An order of Cambodian mee noodles brings one of those spiced broths you could get lost in. There is tamarind for the sour end of the spectrum, alongside fresh lime leaves and a rust-coloured liquor that hits you in the sinuses. Ours comes with chicken but, like everything else here, they’ll make it with beef, chicken, prawns or without meat of any kind. (Indeed, on Sundays the place has an increasingly popular vegan menu). A Cambodian kari, in our case made with beef, closely resembles a Thai massaman. The sweet, coconut-based sauce is thick and powerful; the sticky steamed rice becomes a necessary soothing presence. I mean all this admiringly.

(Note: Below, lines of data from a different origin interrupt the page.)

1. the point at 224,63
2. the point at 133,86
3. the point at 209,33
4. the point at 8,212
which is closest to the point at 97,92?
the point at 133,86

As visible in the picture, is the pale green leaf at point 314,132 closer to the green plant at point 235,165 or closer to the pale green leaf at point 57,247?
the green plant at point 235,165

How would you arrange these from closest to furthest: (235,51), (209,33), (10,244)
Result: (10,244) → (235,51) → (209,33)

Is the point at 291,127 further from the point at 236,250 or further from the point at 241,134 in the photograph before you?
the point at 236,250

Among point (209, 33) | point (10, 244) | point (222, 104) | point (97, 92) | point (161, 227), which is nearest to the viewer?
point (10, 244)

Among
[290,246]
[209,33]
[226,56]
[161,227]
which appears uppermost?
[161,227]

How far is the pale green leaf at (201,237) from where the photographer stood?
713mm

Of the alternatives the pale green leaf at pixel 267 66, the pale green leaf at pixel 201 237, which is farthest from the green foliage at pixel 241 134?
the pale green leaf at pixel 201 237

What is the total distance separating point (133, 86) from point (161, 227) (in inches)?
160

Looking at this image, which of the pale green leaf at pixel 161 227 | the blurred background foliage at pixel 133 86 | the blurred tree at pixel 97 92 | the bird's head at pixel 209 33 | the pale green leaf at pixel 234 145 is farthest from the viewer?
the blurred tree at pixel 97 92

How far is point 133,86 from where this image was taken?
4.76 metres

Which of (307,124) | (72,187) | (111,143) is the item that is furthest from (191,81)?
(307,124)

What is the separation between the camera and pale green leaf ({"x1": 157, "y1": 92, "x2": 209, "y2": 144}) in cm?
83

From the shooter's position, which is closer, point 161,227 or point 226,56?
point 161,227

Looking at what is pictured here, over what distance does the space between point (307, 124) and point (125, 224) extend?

The evening menu is longer, but not by much. I like the sound of Cambodian fried chicken, and of the coconut tamarind mussels and I’m a sucker for a proper rendang. Prices rise a little in the evening with main courses in the low teens, but given they come fully accessorised the bill will always stay low. Dessert is not a major concern, or a concern at all, but that’s OK because they have their squidgy flapjack. It does the job. All this, and a stack of old records in the basement. The restaurant lives up to its name. It has soul.
Which is all you need to know about this little diamond in Marple, so let me use my remaining words for a vaguely connected confession. Occasionally I am asked to name my guilty food pleasure and I reply that I have none. Because if I start feeling guilty about food, where do I stop? But I’ve realised that I do have one restaurant habit which is embarrassing, so I’ve decided to get it out there.

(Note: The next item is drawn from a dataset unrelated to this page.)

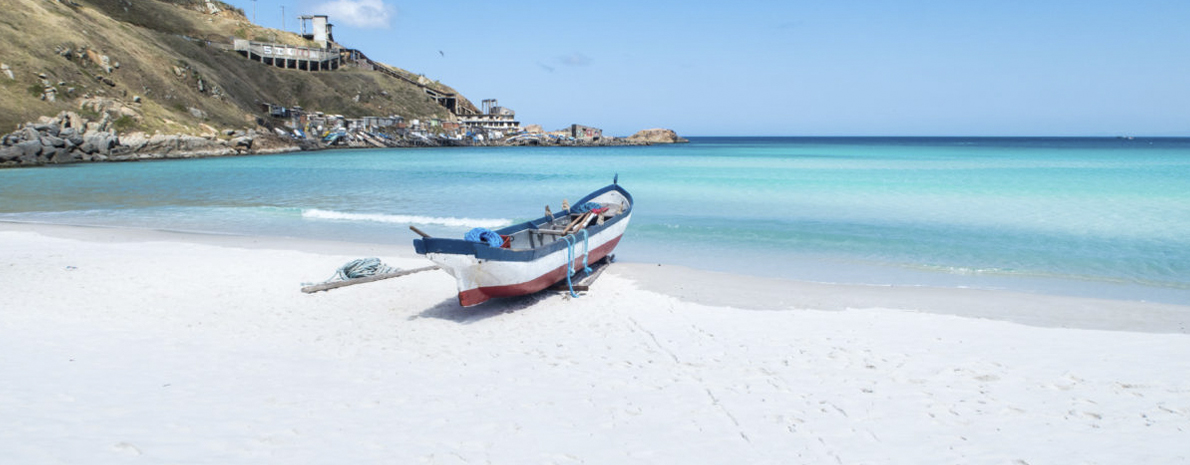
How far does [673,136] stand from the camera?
145 meters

Not far from where I live in Brixton is the original Mamalan’s, a small café doing Beijing street food (there are others in Clapham, Shoreditch and Dalston). I sneak in there from time to time by myself. And I always have exactly the same thing. I don’t even look at the menu. Which, as I say, is embarrassing. I should be brave. I should be curious. Instead I’m a lousy creature of habit.
It’s always the grilled pork dumplings, that leak stock with each bite, alongside a few pickles. And then the crispy chicken wings, which seem to have Sichuan peppercorns in the batter, and which make my lips tingle and my heart sing. Plus a little bowl of chilli oil for dipping. That’s lunch done for £11, or £12.50 with a tip. God, it’s good. Is it OK if I carry on eating the same thing? It is? Thank you.
Jay’s news bites
Angkor Soul is one of only two Cambodian restaurants in the UK. For the record the other one is Lemongrass in London’s Camden Town. I haven’t been, but it’s been well reviewed by people I trust. The menu includes leek cake with dipping sauces, spring chilli chicken and king prawns in a pepper and tamarind sauce with palm sugar (lemongrass-restaurant.co.uk).

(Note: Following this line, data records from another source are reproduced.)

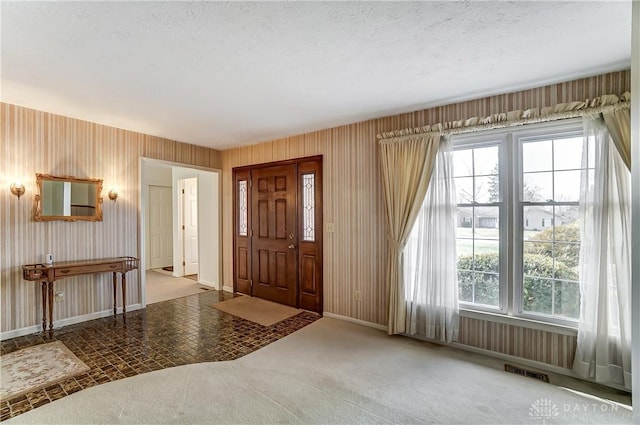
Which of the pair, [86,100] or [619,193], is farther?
[86,100]

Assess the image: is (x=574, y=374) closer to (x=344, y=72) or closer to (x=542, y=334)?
(x=542, y=334)

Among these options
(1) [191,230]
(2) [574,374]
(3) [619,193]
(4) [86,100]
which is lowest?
(2) [574,374]

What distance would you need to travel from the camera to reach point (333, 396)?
227 centimetres

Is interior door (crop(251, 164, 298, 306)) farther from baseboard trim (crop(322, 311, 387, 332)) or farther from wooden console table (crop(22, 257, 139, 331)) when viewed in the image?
wooden console table (crop(22, 257, 139, 331))

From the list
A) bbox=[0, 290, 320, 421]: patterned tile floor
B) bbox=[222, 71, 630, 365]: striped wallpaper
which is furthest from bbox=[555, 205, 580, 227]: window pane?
bbox=[0, 290, 320, 421]: patterned tile floor

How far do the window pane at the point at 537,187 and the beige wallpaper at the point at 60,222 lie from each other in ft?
16.1

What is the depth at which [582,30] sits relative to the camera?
1.95 metres

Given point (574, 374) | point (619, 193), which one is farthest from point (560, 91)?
point (574, 374)

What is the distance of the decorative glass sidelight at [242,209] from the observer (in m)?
5.24

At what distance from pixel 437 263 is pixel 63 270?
14.1ft

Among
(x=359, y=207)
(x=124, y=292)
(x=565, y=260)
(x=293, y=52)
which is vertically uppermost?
(x=293, y=52)

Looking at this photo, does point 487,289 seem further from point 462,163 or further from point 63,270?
point 63,270

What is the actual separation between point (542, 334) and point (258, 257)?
391 cm

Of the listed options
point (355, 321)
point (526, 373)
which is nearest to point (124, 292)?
point (355, 321)
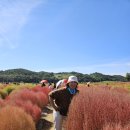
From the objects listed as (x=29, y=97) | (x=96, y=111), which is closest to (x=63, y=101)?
(x=96, y=111)

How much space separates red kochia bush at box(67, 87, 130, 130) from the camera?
21.7 feet

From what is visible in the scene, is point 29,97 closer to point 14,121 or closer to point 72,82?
point 14,121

Restaurant reviews do go out of date, but few so quickly as my very positive review last month of The Straight and Narrow in Limehouse. I have been contacted by the chef, Dave Cousin, who tells me a disagreement with the management over the direction of the food means the key kitchen personnel are leaving. That review is therefore now out of date. I wish both restaurant and brigade well.
Want to make money in restaurants? Stop chasing the youth pound, because they’re skint. According to research from the NPD Group the growth area is lunch for the over 50s, with visits up 6% compared to 2008, and spend is up 12%.